[Study text]:
August 05, 20259 min read

Diversification isn’t just about spreading risk, it’s about taking control of your financial future with assets you actually understand.

Retoro Capital Investments

Diversification Outside the Stock Market

Getting an Individual Retirement Account (IRA) at work set up through HR is pretty easy to get started investing in stocks and mutual funds, but setting up a self-directed IRA (SDIRA) to invest in private markets takes some outside effort. This means you’re probably sitting on a retirement account stuffed with stocks and bonds that you try not to look at too often. But then at your last family picnic, your cousin's brother-in-law told you all about how he's making tons of money flipping houses, and now you want to get into real estate too. But you don't know how to use a hammer, and that one rental house you already have because you used to live in it and kept it when you upgraded to a nicer house is kind of a pain to manage, so you don't really want more of those. You're wondering if there's an easier, more passive way to diversify into real estate.

Spoiler: there is.

An SDIRA lets you passively invest in real estate, lending, and a wide variety of other private assets that churn out passive income, setting you up for retirement and a life focused on family and freedom. Here’s how an SDIRA could be your ticket to a richer future.

We are not financial planners; we are private fund managers. So while we can't give you investing advice, we can share what strategies we're using. Always consult a professional well-versed in and aligned with your goals and investing strategy: IRAs are not a DIY thing!

How SDIRAs Can Boost Financial Freedom When Used Well

Adding Private Real Estate to Your Retirement Portfolio

Complementing Public Market Investments

Most retirement accounts look like yours, loaded with stocks and bonds index and mutual funds, which are publicly paper assets. Mixing in some private assets, especially with some real assets mixed in, is a good recipe for diversification. Since most IRA custodians only manage public assets, getting your retirement accounts truly diversified means putting a portion into self-directed private investments.

We own several rentals outside of our retirement accounts, both single-family residential and commercial properties, so we can both actively manage them and use the depreciation to offset our income. Inside our SDIRA is where we hold assets that are totally passive and don't have depreciation. Then we have our public assets with a traditional IRA custodian. Both types of custodians can manage the full array of investing accounts such as Traditional IRA, Roth IRA, Solo 401(k), SEP, Coverdell, HSA, etc, so you can mix and match to create a truly custom retirement portfolio across public and private assets.

[Problems and tasks]:
a – Turn the paragraph in the diversification article beginning "We own several rentals" into a short bulleted list that keeps its main facts.
b – Transcribe word for word the stretch of the diversification article from "How SDIRAs Can" through "self-directed private investments.".

Captioned web images
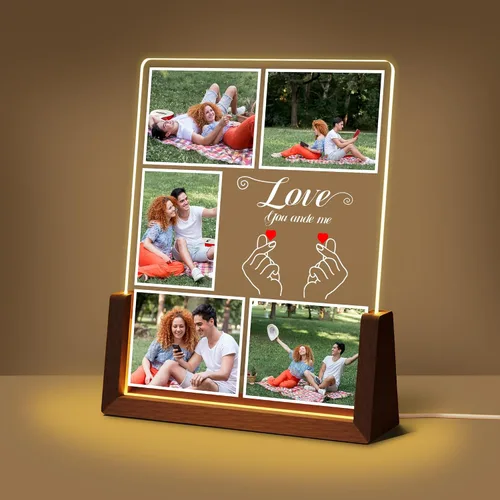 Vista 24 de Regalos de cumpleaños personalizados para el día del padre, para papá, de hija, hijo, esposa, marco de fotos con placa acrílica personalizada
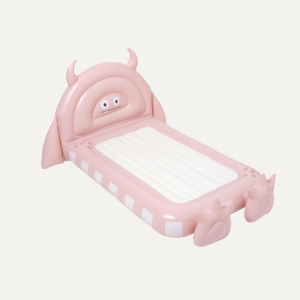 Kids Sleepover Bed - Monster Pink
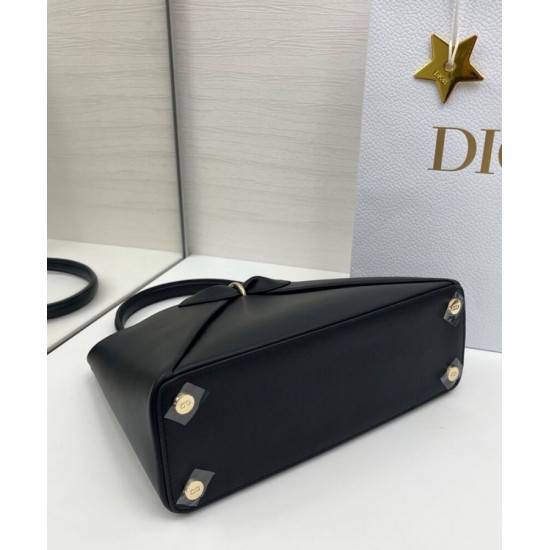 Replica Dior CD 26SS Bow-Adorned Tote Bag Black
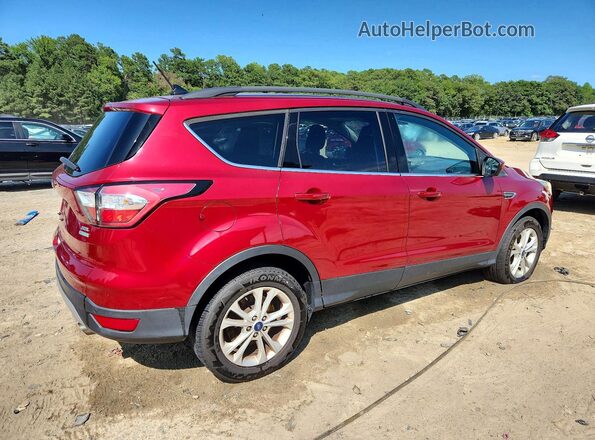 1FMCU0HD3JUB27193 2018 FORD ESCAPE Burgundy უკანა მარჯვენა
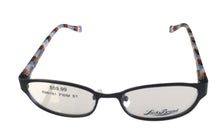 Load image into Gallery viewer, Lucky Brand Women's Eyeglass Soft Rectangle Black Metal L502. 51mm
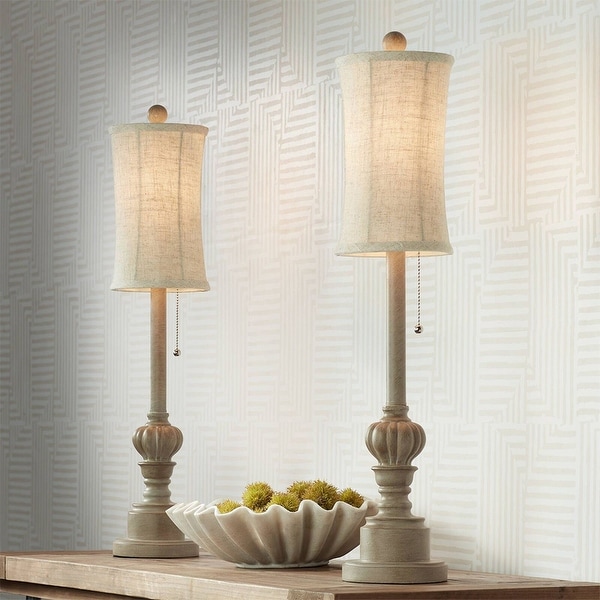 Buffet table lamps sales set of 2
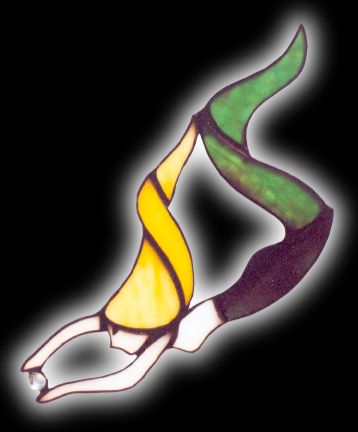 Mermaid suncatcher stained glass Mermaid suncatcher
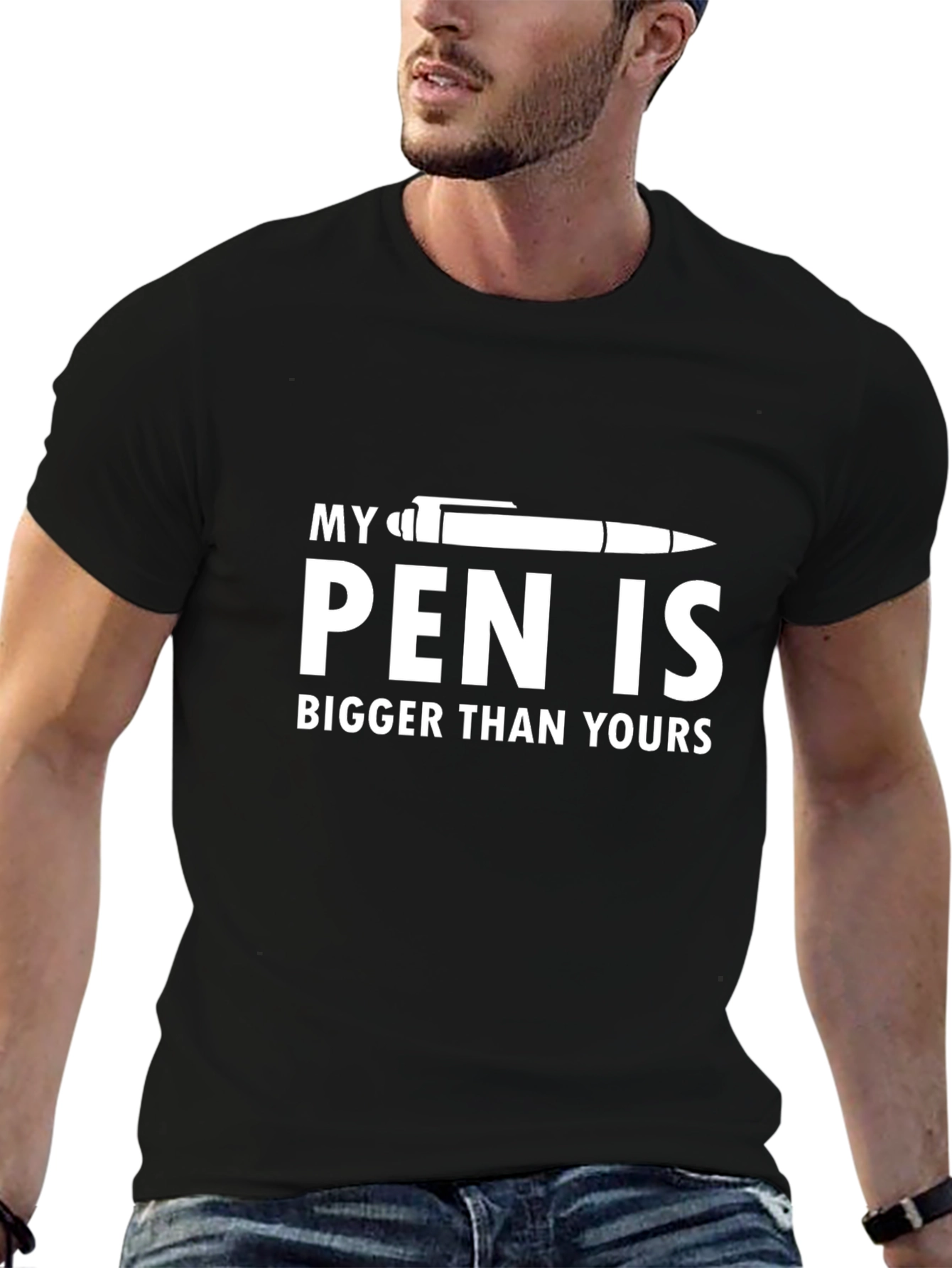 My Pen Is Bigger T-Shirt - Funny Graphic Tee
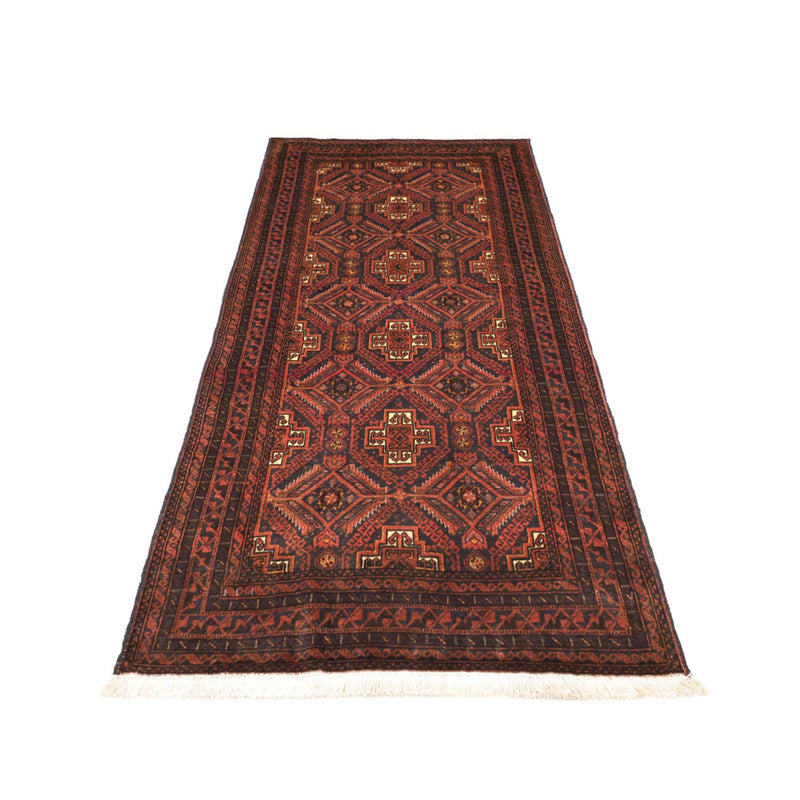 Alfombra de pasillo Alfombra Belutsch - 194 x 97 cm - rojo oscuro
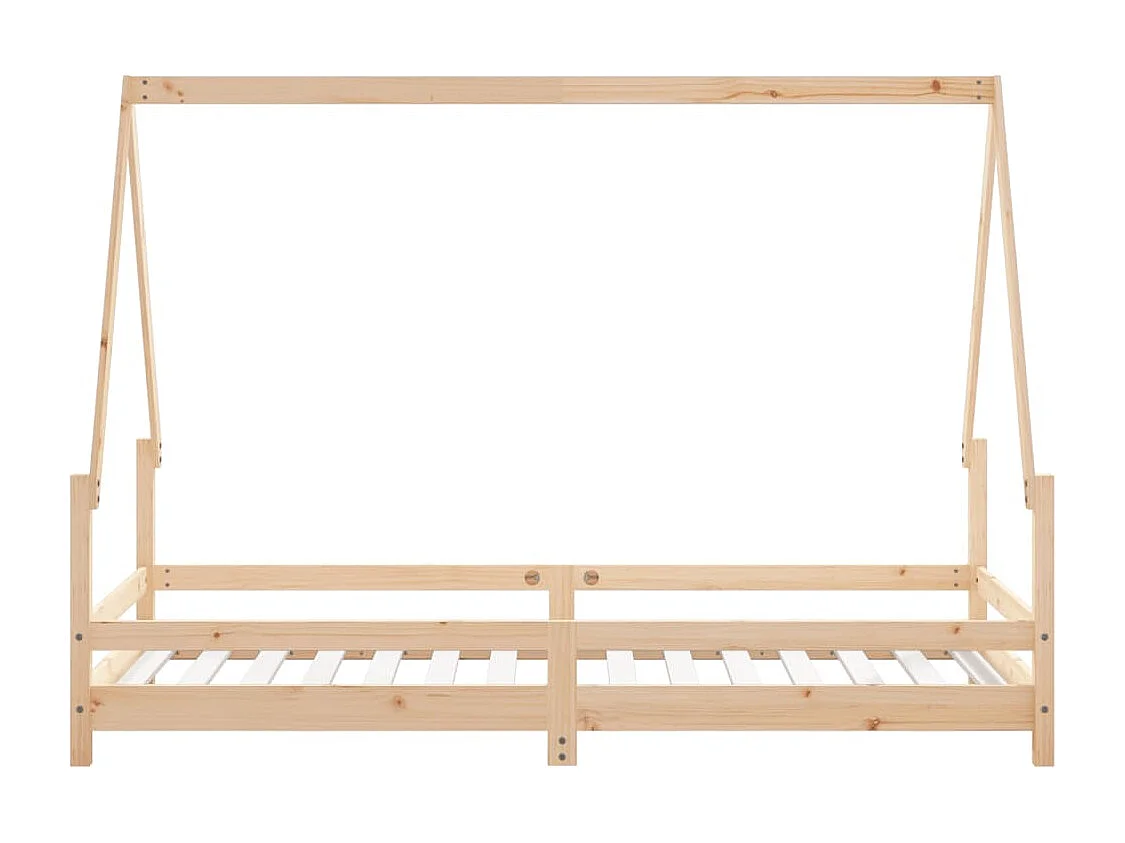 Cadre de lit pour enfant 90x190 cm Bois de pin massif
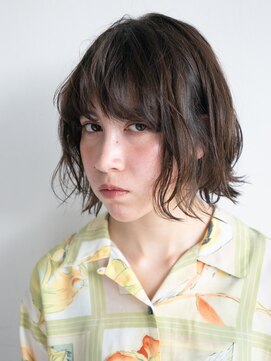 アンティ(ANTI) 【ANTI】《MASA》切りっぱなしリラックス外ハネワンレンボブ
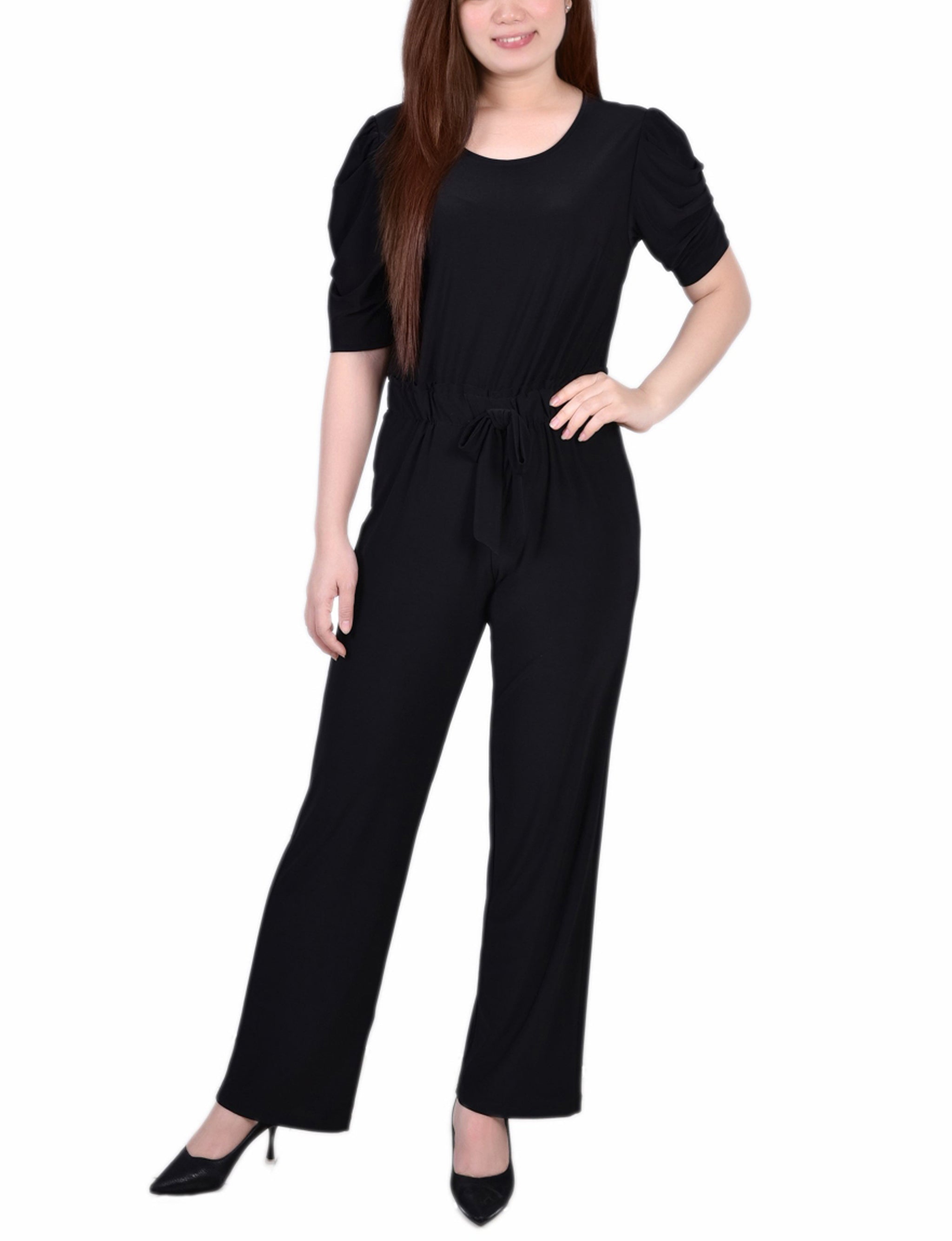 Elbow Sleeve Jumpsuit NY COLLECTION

[Answers by item]:
a –
- Several rental properties, both single-family residential and commercial, are held outside retirement accounts so they can be actively managed and their depreciation can offset income.
- The SDIRA holds assets that are fully passive and have no depreciation.
- Public assets sit with a traditional IRA custodian.
- Both kinds of custodian can manage the full range of accounts (Traditional IRA, Roth IRA, Solo 401(k), SEP, Coverdell, HSA, etc.), so accounts can be mixed and matched into a custom retirement portfolio across public and private assets.

b –
How SDIRAs Can Boost Financial Freedom When Used Well

Adding Private Real Estate to Your Retirement Portfolio

Complementing Public Market Investments

Most retirement accounts look like yours, loaded with stocks and bonds index and mutual funds, which are publicly paper assets. Mixing in some private assets, especially with some real assets mixed in, is a good recipe for diversification. Since most IRA custodians only manage public assets, getting your retirement accounts truly diversified means putting a portion into self-directed private investments.